This is a reader submission for our Big Girl Badge week. Tell us how you evolved from woman-child to woman, and you could win hundreds of dollars of prizes! (Send your 800 word submissions to Jennifer [at] thegloss.com or Ashley [at] thegloss.com)
I have been a long time proponent of calling bullshit on the idea of adult badges. I’m of the opinion that people check these arbitrary things, these acquisitions, off made up checklists without really understanding why or whether or not they need them. These things either fall into one of two categories for me personally: people trying to one up on another (“oh, you paid off your credit card debt? I bought a house!”) or people just figuring out the MOST BASIC of things (“OMG I FINALLY UNDERSTAND WINDEX!”).
It is with great reluctance, then, that I share with you the two big girl badges I earned this year. They both fall into the latter category mentioned above. And while they’re probably just things that other adults have always done? I’m SUPER proud of myself for finally figuring this crap out and, frankly, I would like some sort of validation for these completely surmountable hurdles.
First badge: Eating three square meals a day. Oh you’ve been doing this forever? Congratulations. You’re either rich or you live with your parents or you own a future machine that makes all your meals for you on demand (see also: you are rich). For most of my 20s I lived in Los Angeles and worked crazy hours for next to no money. My diet consisted primarily of whatever I could get at the 99 cent store, bomb ass Coffee Bean drinks and vodka. When I felt like treating myself I would order pizza from this crazy expensive place on 3rd street. Most often this was at 2am and I only ate ½ a slice before passing out face first in a box the size of my bed.

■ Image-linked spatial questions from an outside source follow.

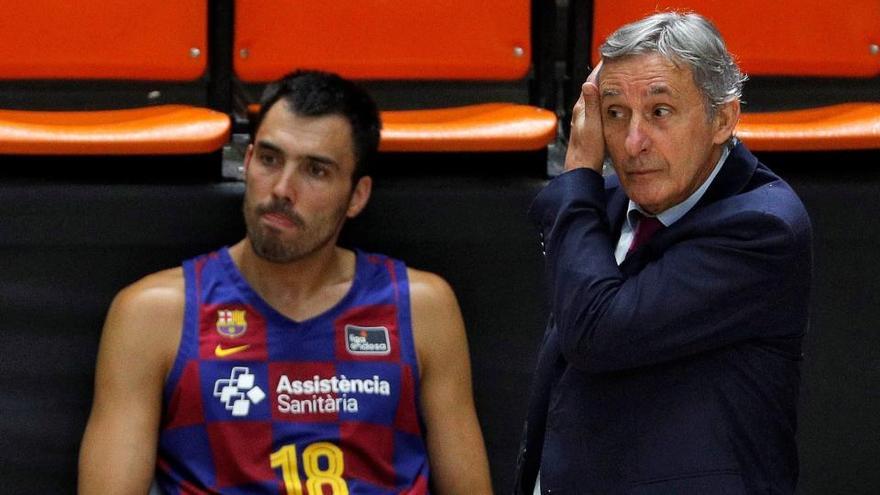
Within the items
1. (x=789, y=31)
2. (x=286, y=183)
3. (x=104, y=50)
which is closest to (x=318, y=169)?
(x=286, y=183)

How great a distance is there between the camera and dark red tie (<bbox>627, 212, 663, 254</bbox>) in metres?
1.32

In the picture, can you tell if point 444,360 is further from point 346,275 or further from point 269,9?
point 269,9

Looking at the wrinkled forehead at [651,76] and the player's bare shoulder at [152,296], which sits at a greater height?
the wrinkled forehead at [651,76]

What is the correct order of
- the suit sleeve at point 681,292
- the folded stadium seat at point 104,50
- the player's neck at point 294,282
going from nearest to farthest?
the suit sleeve at point 681,292 < the player's neck at point 294,282 < the folded stadium seat at point 104,50

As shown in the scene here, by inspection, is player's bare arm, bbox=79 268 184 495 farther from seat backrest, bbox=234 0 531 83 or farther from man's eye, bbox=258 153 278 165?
seat backrest, bbox=234 0 531 83

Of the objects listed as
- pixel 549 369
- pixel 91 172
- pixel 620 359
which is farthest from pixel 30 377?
pixel 620 359

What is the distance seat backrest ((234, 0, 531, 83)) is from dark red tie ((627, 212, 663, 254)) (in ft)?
2.57

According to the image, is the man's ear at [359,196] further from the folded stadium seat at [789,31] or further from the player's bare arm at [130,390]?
the folded stadium seat at [789,31]

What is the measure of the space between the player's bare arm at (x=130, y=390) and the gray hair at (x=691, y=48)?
0.67 metres

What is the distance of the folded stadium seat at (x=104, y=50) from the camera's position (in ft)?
6.36

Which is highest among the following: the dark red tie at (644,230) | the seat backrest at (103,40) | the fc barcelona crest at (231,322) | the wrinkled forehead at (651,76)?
the wrinkled forehead at (651,76)

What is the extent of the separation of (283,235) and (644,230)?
0.51 metres

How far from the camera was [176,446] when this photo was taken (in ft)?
5.40

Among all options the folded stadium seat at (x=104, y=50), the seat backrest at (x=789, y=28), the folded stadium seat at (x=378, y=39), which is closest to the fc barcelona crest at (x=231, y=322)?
the folded stadium seat at (x=104, y=50)
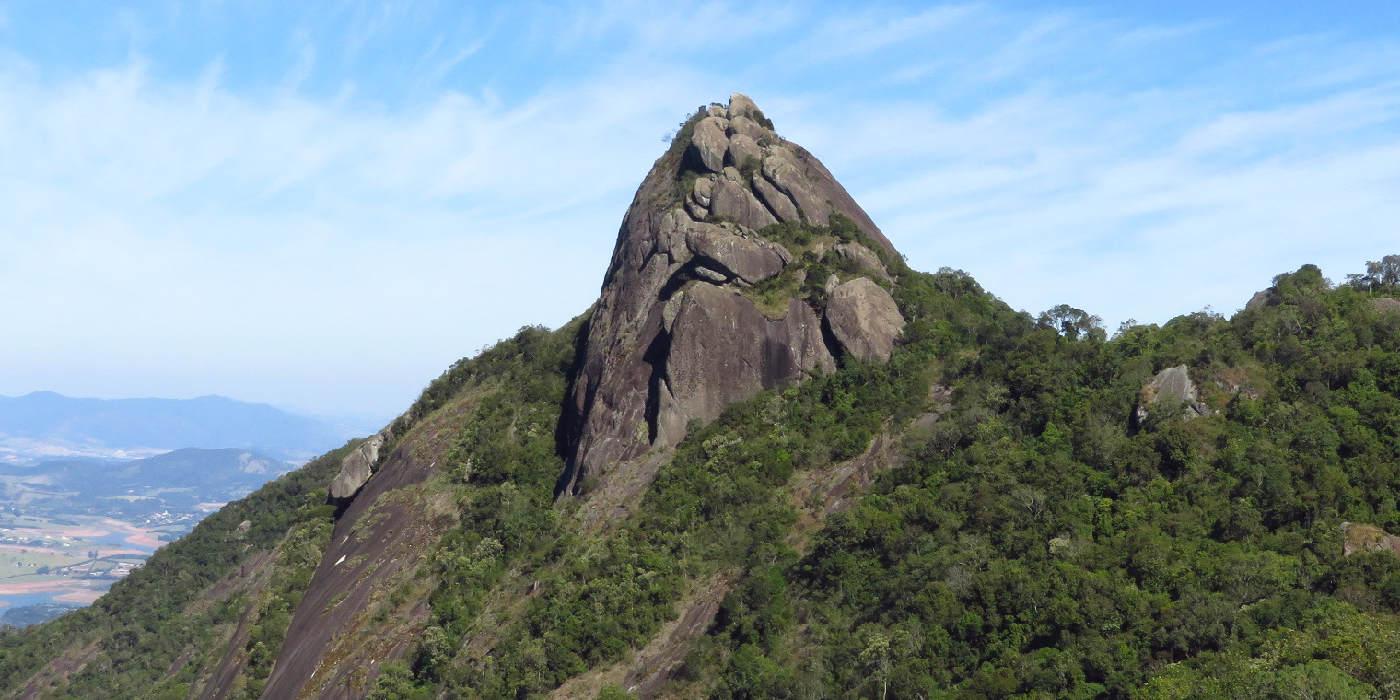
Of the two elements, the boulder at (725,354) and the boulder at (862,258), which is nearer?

But now I’m 31. I simply can’t handle that lifestyle anymore, as much as I wish I could (that pizza was incredible after all). I have a serious job that requires me to be focused and present and all of that responsible nonsense. So I pack my lunch and some snacks the night before and grab an egg wrap for breakfast. When I come home, my boyfriend has usually started our dinner (for the record, living with an incredible cook has really helped this whole THREE SQUARES jam significantly). All of my meals consist of a lean protein and at least one vegetable. Any leftovers are incorporated into the next day’s lunch and repeated until Saturday when I treat myself to a croissant and a full fat latte with approximately a ¼ cup of sugar for breakfast.
Do you guys understand the significance that? I’m eating vegetables. I’m not pulling a lean cuisine out of the fridge every night and finishing it off with some leftover chardonnay. I’m actively planning out our weekly shopping trips so that we have enough veggies and meats to last the week. I think we’ve purchased maybe 3 frozen pizzas this year. These maybe small steps for you but they’re giant steps for my lazy ass.
Which brings me to my next badge: Clean dishes, clean sink, can’t lose. I was always one of those people who had dishes piled to the ceiling. It occasionally got to the point where I wastefully threw out perfectly good (ok, purchased from goodwill) dishes rather than cleaning off whatever was left on them. It was just all so overwhelming. Of course, I denied this inability to clean out a sink after a meal to all the roommates who accused me of being THAT PERSON. But I’m being real here. I was gross and lazy. Sorry, ex roomies!
A dishwasher was the first step in curbing this behavior. The next step was realizing how much I loved waking up early to a quiet apartment, padding over to my clean counter and making a nice cup of coffee in my clean kitchen. The simple joy of experiencing my kitchen completely clean in the morning and not stressing over a pile of dishes or pans in the sink illuminated a light bulb over my head. If I cleaned up my messes, rather than avoiding them in the hope that they would eventually go away, I would be able to enjoy my life more.
That is the larger take-away from my adult badge experience. There is always going to be a never ending parade of damn near torturous “to-do’s “(confronting a long overdue bill or dusting the floorboards or going to the dentist to finally get that crown replaced or dragging yourself to a CARDIO MANIA class at the gym) but if you just grit your teeth and get down to it, you’ll be able to smile more, take a deep breath and enjoy your life more.